Laissez-moi vous faire une demande. Dites, Seigneur, pendant ces longues heures de la Croix, que vous attendiez de mourir, dites-moi à quelle chose vous pensiez.
JESUS : Je pensais à toi.
Oui, Seigneur, je le sais, votre regard m'a vu. Mais qui suis-je dans la foule de ce monde, et vous avez regardé tant d'autres que moi.
JESUS : Je te voyais seul.
Mais alors, sans doute, vous m'avez aperçu d'un regard lointain comme une vision qui s'évanouit entre mille. Dites-moi le moment où vous avez eu cette pensée de moi.JESUS : Je l'ai toujours.
Et que faisiez-vous, Seigneur, pendant vos heures de la Croix ?JESUS : Je m'offrais pour toi.
Seigneur je le sais, mais ne faisiez-vous pas d'autres offrandes ? Dites-moi la goutte de sang que vous avez versée pour moi ; je la recueillerai comme mienne et je la posséderai.
JESUS : Le ruisseau, je le versais pour toi.Quoi, Seigneur, tout ce sang, alors qu'il eût suffi d'une goutte ?JESUS : Mon sang, mon âme, mon corps.
Et les autres, Seigneur, que leur réserviez-vous ?JESUS : Tout entier je suis à toi.

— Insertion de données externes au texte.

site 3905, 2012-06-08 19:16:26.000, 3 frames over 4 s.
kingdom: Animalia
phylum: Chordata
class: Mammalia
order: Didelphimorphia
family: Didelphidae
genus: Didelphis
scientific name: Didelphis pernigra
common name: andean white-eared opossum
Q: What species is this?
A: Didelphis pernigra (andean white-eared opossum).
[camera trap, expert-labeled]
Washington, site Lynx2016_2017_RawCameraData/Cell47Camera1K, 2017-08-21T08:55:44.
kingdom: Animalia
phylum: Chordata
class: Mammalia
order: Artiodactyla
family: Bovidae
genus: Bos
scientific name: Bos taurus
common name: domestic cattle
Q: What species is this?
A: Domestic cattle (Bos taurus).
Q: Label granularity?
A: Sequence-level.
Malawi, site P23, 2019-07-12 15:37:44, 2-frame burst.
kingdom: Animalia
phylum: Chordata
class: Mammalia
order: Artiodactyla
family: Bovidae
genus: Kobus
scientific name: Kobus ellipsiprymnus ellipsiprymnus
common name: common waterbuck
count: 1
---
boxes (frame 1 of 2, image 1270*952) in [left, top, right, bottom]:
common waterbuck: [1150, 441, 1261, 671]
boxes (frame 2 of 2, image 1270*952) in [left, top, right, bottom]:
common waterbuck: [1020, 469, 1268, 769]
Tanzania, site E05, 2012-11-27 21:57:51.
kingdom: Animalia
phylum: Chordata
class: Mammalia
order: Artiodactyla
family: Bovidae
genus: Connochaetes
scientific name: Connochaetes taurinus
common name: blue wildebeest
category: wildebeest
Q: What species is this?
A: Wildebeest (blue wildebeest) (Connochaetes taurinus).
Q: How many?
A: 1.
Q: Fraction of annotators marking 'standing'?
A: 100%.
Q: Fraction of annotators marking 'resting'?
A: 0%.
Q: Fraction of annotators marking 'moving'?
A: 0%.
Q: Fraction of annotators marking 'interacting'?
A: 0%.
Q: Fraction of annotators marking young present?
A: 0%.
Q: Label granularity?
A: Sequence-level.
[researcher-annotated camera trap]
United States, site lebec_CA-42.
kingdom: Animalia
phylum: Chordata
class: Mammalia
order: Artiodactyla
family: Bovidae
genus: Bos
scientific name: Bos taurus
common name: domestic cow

Seigneur, dites-moi encore ceci. Pendant ces heures, dites-moi de quoi vous avez le plus souffert ?JESUS : De toi.
Hélas, Jésus, vous portiez les péchés de tous, leur poids s'accumulait ; mais dites-moi de quelle épine j'ai percé votre front.JESUS : De toutes.
Quoi, Seigneur, et c'est moi aussi qui vous ai flagellé, et moi qui vous ai cloué, et moi qui vous ai tué ! Et les autres alors, Seigneur, les autres qu'ont-ils fait ?JESUS : Ma passion c'est toi.
Mon Sauveur, votre âme n'était-elle pas alors dans la détresse et la crainte. Dites-moi ce que vous avez redouté le plus.JESUS : Te perdre.
Oui, Seigneur, je le sais, les âmes perdues rendent inutile votre passion . Mais dites, est-il grand le nombre de ceux qui se perdent? Est-il vrai que ce nombre est plus grand que celui des élus ?JESUS : Je perds tout, si je te perds.
Mais encore, Seigneur, que vouliez-vous, que désiriez-vous le plus en ce moment ?JESUS : Te sauver.
Vous mourriez pour tous les hommes, et vous aviez soif de les sauver tous. Pour tant d'hommes qui causaient votre désir ardent, un seul eût-il pu vous désaltérer ?JESUS : J'ai soif de toi.
Seigneur, quel mystère ! quoi ! moi-même, moi seul, si je me perds, je rends votre passion inutile ; si je me sauve, je vous ôte tout regret d'avoir souffert ! Et les autres, quelle part apporteront-ils à votre victoire ?JESUS : Sois ma victoire.
Et si je le fais, Seigneur, si je vous rends victorieux, quelle part de gloire me donnerez-vous ?JESUS : Toute ma gloire.
Ah, Seigneur, maintenant je commence à comprendre, et j'entrevois le secret de votre amour singulier Dites ce qu'il faut que je fasse pour vous ?JESUS : Aime-moi seul.
Je n'aime que vous ; quel don d'amour apporterai-je ?JESUS : Donne-moi tout.